Alors que le Giro bat son plein et que le Tour de France s’annonce, il est temps de penser à l’acquisition du vélo de son futur vainqueur. Si l’on en croit BetStars, c’est Christopher Froome qui, avec une cote de 1 contre 1, est largement favori à sa propre succession, mais les vélos de Nairo Quintana, dont la cote est de 7 contre 2, ou de Richie Porte, à 9 contre 2, seront également des objets précieux.

Dans cet article, nous ne vous parlerons pas de la méthode à suivre pour acheter le vélo d’un professionnel, puisque nous l’avons déjà abordé dans un article précédent, mais plutôt des écueils à éviter. En effet, il est nécessaire d’être très vigilant dans un tel achat pour que le rêve ne tourne pas au cauchemar. En raison de la somme investie (comptez entre 3000 et 5000 euros), bien qu’elle soit en général deux fois inférieure au prix neuf du vélo, il faut être certain de faire le bon choix.
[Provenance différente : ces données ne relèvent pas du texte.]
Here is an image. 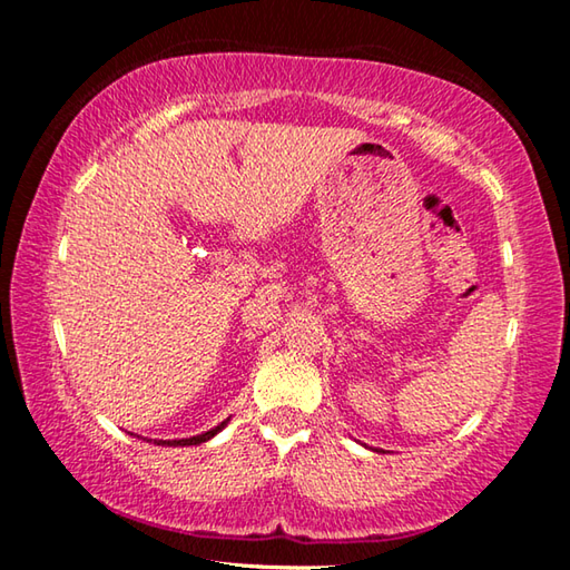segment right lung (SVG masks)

D’abord, il faut savoir que les équipes ne vendent leurs vélos qu’en fin de saison, évidemment. Mais les acheteurs commencent à faire leurs emplettes dès l’été, en réservant leur vélo pour l’automne. Il faut donc vous y prendre le plus tôt possible, au risque de ne plus trouver le vélo que vous désirez par-dessus tout. Mais ceci rend l’achat plus risqué, car il est indispensable de voir votre vélo avant de l’acheter et de constater son état d’usure, qui ne sera pas le même entre août et octobre.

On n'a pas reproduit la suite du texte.